• **Work instructions**: Extract each line from the records below that contains the string "instances", copying those lines in their original order.

(Extracted data entries)

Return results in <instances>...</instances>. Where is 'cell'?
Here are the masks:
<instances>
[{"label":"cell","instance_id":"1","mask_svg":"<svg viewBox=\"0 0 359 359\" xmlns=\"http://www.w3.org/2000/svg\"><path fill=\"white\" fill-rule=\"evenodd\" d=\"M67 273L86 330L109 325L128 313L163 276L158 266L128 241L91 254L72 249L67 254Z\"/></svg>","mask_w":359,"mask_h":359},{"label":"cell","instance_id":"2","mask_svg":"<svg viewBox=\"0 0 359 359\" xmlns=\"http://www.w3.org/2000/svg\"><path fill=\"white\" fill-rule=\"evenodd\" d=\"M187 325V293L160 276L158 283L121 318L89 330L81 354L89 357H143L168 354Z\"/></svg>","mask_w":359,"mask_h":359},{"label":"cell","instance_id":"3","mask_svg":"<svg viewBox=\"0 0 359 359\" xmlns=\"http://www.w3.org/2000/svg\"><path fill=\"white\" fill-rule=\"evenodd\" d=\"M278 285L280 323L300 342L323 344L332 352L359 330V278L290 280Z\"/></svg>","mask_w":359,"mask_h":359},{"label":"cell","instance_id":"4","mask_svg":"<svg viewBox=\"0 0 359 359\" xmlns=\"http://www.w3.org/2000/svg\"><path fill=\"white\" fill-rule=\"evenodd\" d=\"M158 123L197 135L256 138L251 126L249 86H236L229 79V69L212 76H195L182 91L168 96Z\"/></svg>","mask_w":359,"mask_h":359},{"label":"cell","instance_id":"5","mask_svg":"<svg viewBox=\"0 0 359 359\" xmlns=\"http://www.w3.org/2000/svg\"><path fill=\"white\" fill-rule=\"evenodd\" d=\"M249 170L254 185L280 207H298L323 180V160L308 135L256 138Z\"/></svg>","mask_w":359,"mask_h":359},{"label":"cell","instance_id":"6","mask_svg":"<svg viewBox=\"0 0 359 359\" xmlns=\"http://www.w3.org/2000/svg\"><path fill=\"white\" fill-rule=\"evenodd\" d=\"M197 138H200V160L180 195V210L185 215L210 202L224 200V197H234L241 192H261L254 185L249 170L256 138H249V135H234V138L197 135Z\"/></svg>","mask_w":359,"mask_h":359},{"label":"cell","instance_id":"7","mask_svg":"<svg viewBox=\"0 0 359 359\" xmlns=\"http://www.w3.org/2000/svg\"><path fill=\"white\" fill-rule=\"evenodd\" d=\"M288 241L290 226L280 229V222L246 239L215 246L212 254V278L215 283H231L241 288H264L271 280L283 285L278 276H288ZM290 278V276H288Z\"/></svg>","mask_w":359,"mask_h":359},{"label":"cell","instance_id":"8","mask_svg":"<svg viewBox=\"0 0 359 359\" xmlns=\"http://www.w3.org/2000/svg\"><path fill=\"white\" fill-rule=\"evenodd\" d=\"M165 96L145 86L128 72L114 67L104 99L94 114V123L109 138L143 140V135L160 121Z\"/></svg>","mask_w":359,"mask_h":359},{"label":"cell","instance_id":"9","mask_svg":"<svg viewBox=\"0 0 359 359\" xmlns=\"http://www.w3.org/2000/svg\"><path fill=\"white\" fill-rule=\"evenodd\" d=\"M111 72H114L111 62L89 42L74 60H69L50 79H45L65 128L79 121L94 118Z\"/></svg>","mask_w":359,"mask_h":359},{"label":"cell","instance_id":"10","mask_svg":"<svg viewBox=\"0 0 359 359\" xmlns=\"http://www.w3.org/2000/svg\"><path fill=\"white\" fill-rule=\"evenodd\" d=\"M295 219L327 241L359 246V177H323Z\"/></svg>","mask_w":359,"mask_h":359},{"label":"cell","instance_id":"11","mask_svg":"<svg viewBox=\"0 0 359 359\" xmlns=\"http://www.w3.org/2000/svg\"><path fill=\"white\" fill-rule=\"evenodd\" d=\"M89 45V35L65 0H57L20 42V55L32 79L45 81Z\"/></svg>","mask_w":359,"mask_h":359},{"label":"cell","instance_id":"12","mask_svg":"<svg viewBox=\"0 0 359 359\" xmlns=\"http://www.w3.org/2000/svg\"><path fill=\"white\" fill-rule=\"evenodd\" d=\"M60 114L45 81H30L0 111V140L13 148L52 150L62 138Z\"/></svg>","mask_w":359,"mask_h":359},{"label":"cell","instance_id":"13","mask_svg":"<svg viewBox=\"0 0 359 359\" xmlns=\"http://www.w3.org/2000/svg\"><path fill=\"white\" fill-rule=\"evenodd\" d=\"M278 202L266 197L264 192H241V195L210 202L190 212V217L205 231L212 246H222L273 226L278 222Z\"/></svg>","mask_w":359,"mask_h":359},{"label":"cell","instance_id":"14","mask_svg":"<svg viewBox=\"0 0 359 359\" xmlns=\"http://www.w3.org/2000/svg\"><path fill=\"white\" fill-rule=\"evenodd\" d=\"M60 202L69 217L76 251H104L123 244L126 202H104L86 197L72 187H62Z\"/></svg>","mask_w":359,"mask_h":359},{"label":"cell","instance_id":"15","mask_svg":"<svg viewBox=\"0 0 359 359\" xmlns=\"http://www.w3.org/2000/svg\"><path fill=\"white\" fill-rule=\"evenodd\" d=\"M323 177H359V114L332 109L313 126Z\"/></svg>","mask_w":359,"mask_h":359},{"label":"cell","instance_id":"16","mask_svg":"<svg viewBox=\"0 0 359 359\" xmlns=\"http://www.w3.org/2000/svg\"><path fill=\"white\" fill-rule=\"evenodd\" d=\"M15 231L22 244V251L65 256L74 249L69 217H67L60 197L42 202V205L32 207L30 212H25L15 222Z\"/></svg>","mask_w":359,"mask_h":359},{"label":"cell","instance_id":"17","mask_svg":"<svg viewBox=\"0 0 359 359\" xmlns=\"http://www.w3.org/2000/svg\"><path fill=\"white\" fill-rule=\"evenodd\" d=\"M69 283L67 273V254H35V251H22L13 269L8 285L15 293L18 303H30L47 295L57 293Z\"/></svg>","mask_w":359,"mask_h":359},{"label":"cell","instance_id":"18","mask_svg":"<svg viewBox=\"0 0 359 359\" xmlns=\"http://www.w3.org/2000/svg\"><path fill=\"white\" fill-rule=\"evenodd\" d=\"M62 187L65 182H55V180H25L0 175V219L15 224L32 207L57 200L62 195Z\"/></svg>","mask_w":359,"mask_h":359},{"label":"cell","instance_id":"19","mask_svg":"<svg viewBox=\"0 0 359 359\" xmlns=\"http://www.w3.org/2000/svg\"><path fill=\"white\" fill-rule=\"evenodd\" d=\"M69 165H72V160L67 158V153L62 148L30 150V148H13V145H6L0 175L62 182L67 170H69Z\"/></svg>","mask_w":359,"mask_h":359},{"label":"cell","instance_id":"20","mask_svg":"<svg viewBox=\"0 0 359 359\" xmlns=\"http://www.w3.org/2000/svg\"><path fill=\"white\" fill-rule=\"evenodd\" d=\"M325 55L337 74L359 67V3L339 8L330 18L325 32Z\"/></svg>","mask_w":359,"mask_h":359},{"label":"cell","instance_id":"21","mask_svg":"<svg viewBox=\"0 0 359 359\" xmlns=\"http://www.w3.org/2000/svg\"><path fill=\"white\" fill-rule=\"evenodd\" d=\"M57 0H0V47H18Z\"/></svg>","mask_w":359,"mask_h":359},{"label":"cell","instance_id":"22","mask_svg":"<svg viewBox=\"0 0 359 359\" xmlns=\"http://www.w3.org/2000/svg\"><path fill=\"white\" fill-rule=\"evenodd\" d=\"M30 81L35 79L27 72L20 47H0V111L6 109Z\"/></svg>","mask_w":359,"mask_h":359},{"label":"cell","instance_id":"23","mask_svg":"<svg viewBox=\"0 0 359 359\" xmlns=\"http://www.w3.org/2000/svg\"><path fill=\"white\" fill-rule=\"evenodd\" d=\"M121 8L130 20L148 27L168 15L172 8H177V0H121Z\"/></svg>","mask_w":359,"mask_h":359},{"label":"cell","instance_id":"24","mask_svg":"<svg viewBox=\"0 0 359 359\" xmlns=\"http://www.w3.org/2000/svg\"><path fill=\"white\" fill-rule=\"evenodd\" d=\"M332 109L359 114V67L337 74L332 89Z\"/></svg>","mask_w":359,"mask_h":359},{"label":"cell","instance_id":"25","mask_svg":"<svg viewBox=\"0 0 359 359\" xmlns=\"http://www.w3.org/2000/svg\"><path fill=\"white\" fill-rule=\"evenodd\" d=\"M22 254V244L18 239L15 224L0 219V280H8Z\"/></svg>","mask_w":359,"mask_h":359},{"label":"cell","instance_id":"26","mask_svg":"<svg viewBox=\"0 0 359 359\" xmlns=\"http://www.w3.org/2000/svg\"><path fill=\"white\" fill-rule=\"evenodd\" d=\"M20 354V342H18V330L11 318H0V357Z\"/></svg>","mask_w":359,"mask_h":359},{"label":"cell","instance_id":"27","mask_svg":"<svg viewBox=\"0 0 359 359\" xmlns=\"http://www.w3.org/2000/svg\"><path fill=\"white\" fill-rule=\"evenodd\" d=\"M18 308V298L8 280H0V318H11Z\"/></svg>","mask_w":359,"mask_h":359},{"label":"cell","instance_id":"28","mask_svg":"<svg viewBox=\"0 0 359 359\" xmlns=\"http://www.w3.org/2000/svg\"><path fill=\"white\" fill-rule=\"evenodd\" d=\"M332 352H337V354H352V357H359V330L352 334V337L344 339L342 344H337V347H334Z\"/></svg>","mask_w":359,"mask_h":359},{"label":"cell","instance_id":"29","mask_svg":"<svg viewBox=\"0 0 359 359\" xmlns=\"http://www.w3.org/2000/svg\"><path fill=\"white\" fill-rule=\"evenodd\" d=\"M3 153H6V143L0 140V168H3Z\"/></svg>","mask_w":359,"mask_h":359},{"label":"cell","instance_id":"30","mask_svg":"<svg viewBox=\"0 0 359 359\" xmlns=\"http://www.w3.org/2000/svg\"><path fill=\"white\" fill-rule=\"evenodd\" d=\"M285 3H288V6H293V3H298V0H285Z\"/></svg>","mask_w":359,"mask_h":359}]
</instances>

• **Reply**:
Return results in <instances>...</instances>. Where is 'cell'?
<instances>
</instances>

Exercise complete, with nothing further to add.